Durant l’année de formation de Tycho, Iacopo se laissa pousser la barbe. Une barbe de soldat, pour le faire paraître plus vieux, plus féroce. Il se servait moins de masques, ces temps-ci, n’ayant plus besoin de dissimuler sa douceur juvénile en compagnie d’autres gens.
Un verre de vin était posé devant lui. Ce qui restait des gages de cette année étincelait sur sa poitrine. Un plastron d’acier de style aragonais. Une rayure sous son emmanchure gauche laissait entendre que son propriétaire précédent était mort au combat ou avait été poignardé dans son sommeil.
Iacopo n’était pas superstitieux, et ce signe de malchance avait suffi à faire baisser le prix de l’armurier jusqu’à ce qu’il puisse presque se l’offrir. Même s’il avait fallu une dague empruntée à la collection d’Atilo pour conclure le marché. Le Schiavone prétendait que la rayure n’était que l’endroit où le plastron était tombé et que la pièce valait le double de l’offre finale de Iacopo. Mais il cracha sur sa main et la serra pour sceller l’accord quand même.
— C’est neuf ? demanda quelqu’un.
Levant les yeux, Iacopo vit le capitaine Roderigo. Il sourit donc avec modestie, et laissa le capitaine le croire s’il le souhaitait. L’année précédente, Venise s’était divisée entre les factions du prince Alonzo et celles de la duchesse Alexa. Presque par accident, Roderigo se retrouvait d’un côté. Et Atilo de l’autre. La tension avait empiré après l’incident de la semaine passée avec le messager de Tīmūr bin Taragay.
Prince mineur de la famille de l’épouse de Tīmūr, le Mongol avait refusé de remettre son message aux Dix, ne parlant qu’à la duchesse avant de repartir immédiatement. Personne ne savait ce que mentionnait le message de Tīmūr. La duchesse s’était contentée de le brûler après l’avoir lu et avait refusé de le révéler. À présent, le prince Alonzo se retrouvait coincé entre prudence et fureur. Une situation qui ne convenait pas du tout à quelqu’un comme lui.
— Capitaine.
Iacopo leva son verre. Il ne voyait aucun intérêt à se faire des ennemis inutiles. L’existence à Ca’ il Mauros était suffisamment compliquée. Le seigneur Atilo et sa fiancée gardaient des appartements à part. Tout le monde savait qu’ils se marieraient. Personne ne savait quand. Certains disaient que ce ne serait pas avant qu’Atilo ait quitté le lit de la duchesse. D’autres, que le Maure serait stupide d’échanger des vœux s’il avait une chance d’épouser Alexa à la place.

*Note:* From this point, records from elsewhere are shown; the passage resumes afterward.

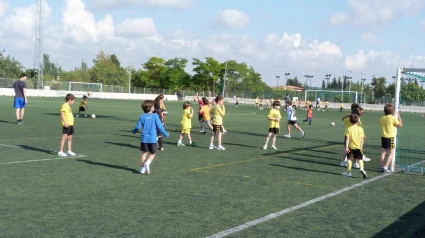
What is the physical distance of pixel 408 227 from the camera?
652 centimetres

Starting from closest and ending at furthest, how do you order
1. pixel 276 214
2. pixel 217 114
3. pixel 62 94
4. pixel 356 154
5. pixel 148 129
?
pixel 276 214, pixel 148 129, pixel 356 154, pixel 217 114, pixel 62 94

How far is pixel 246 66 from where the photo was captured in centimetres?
11506

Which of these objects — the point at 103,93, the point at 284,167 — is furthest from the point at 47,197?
the point at 103,93

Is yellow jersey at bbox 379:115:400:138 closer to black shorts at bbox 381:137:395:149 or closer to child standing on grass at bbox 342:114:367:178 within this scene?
black shorts at bbox 381:137:395:149

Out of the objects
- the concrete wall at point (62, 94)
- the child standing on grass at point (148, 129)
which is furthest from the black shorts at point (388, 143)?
the concrete wall at point (62, 94)

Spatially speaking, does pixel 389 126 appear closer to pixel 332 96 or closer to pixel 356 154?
pixel 356 154

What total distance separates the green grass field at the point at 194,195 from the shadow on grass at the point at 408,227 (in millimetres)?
14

Et puis il y avait le monstre, avec ses curieuses lunettes, son pourpoint de couleur sacerdotale et ses silences odieux. Tycho ne parlait pas à Iacopo, ne s’en abstenait pas non plus : il remarquait à peine son existence. Desdaio et Amelia, en revanche…
Iacopo fit claquer sa langue.
— Des problèmes ? s’enquit le capitaine Roderigo.
— C’est la vie, répondit Iacopo. (Se rendant compte que le capitaine était sur le point de poursuivre son chemin, il parvint à sourire.) Laissez-moi vous offrir un verre, monseigneur.
— Ce doit être mon tour. (Iacopo sembla surpris.) Après ta victoire dans la course de l’année dernière. Nous avons bu au Griffon derrière Saint-Barthélemy, tu te souviens ?
— Comment pourrais-je oublier, monseigneur. Je suis simplement étonné que vous vous en soyez souvenu.
Il en avait fait trop. Le capitaine jetait un coup d’œil dans la taverne, sans apercevoir celui qu’il cherchait, cherchant des raisons de refuser l’offre. Iacopo le voyait dans ses yeux. Mais pourquoi un homme comme le capitaine Roderigo prendrait la peine de s’excuser auprès d’un domestique comme lui…
Parce que c’était bien ce qu’il était, songea Iacopo avec amertume.
Un domestique, même s’il possédait un plastron, des jambières et une épée. Son entraînement était clandestin, les tâches qu’il accomplissait pour son maître également. Personne ne soupçonnait les secrets qu’il détenait. Personne n’en avait le droit. Il y avait des jours où il trouvait cela plus difficile à supporter que d’autres.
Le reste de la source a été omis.